→ Problem description:
Edit the records so that "closest" becomes "nearest", keeping everything else the same. Leave the pictures out of your answer.

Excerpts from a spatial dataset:

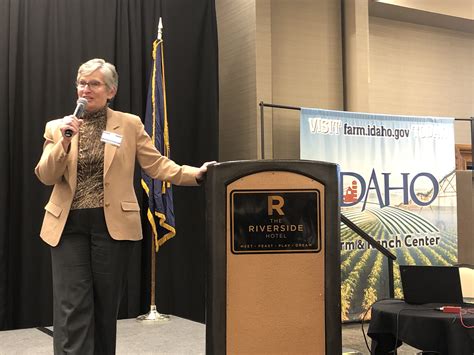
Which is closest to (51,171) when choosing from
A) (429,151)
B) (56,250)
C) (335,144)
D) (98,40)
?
(56,250)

→ Solution to this exercise:
Which is nearest to (51,171) when choosing from
A) (429,151)
B) (56,250)
C) (335,144)
D) (98,40)
?
(56,250)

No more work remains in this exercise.